Corren los primeros días de diciembre y en San Martín de Porres, uno de los distritos más poblados de Lima, se comienza a sentir el calor del verano. Es domingo y las calles, conforme el centro de la ciudad va quedando atrás, aparecen despobladas. Los negocios están cerrados, los choferes de microbuses no hacen sonar sus bocinas y en las esquinas no se forman los usuales nudos de autos. Es domingo y en San Martín de Porres se respira paz.

El Estadio Nacional es el límite entre San Isidro y el Cercado de Lima. A un lado de la Vía Expresa, se abre paso la avenida 28 de Julio con sus negocios y estaciones de buses interprovinciales copando las aceras. Al otro lado, el coloso José Díaz, remodelado con apuro por el segundo gobierno aprista, imponente, gigantesco, moderno. Cuatro horas antes del encuentro, comienzan a llegar los hinchas de un equipo capitalino que hoy jugará la final del torneo nacional.

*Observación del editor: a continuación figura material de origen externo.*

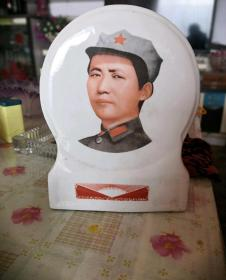 文革瓷主席像章摆件21662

Una inmensa fila de policías rodea el Estadio y la salida de la estación del Metropolitano que da al coloso. Concentrados, observan atentamente a cada uno de los hinchas que acelera el paso para llegar a tiempo a la cola. Los caballos de la policía se han encargado de decorar el asfalto y perfumar el aire con el clásico olor de establo: una rancia mezcla entre naturaleza y coerción que recuerda a la infancia. Mirando hacia arriba, los niños, asustados, estrechan con fuerza las manos de sus padres y eluden a las bestias que intentan mantener el orden.

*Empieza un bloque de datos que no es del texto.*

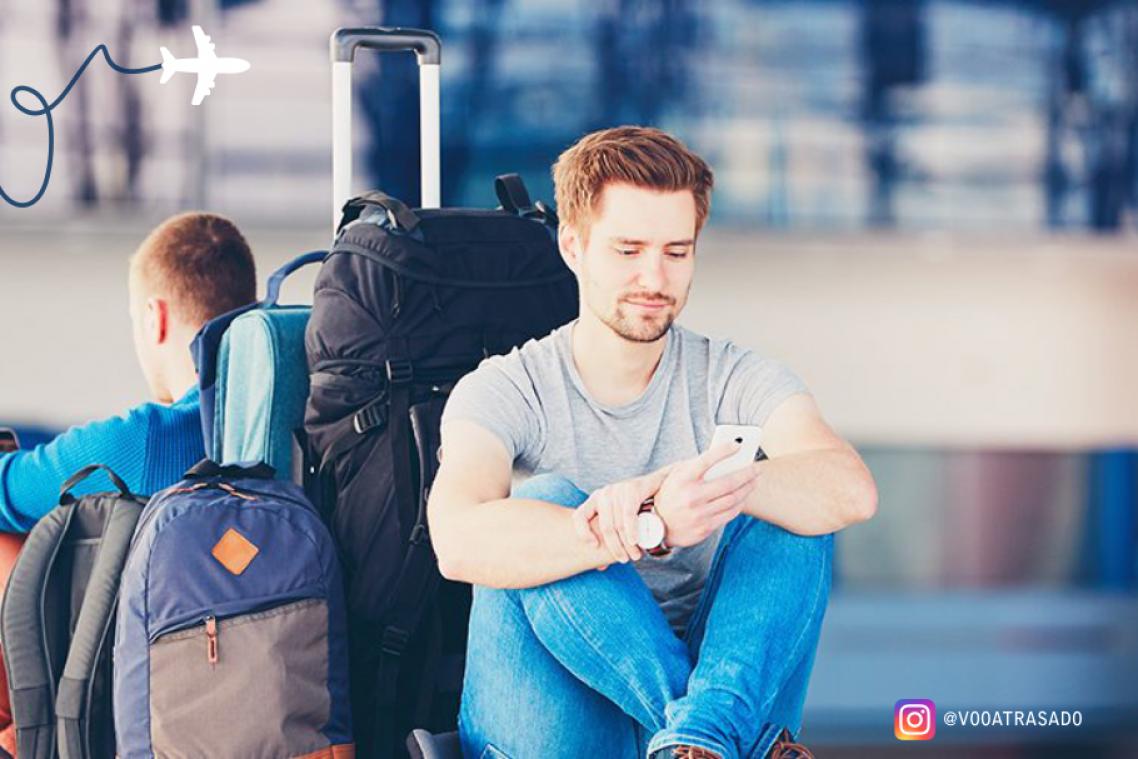 Dois amigos, clientes da Empresa Voo Atrasado, aguardaram por 5h em decorrência de atraso de voo e serão indenizados em 8 mil reais.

En el límite de San Martín de Porres y el Rímac, justo sobre el gran río de la ciudad, se encuentra el pequeño estadio del equipo capitalino que jugará la final en el Nacional. El equipo se fundó en el Rímac, distrito que concentra al núcleo más importante de hinchas. Desde esa zona comenzará la caravana de la hinchada hasta el punto de concentración ubicado a varias cuadras del Estadio Nacional. Cientos de jóvenes golpean bombos y agitan banderas de color celeste. Pero no es solo una fiesta. Conforme avanzan, van adueñándose de las calles, aunque no en un sentido poético: destruyen lo que encuentran a su paso, patean botes de basura, pintan fachadas de casas, lanzan cohetones y asaltan a los ingenuos que decidieron dar una caminata dominguera por su barrio.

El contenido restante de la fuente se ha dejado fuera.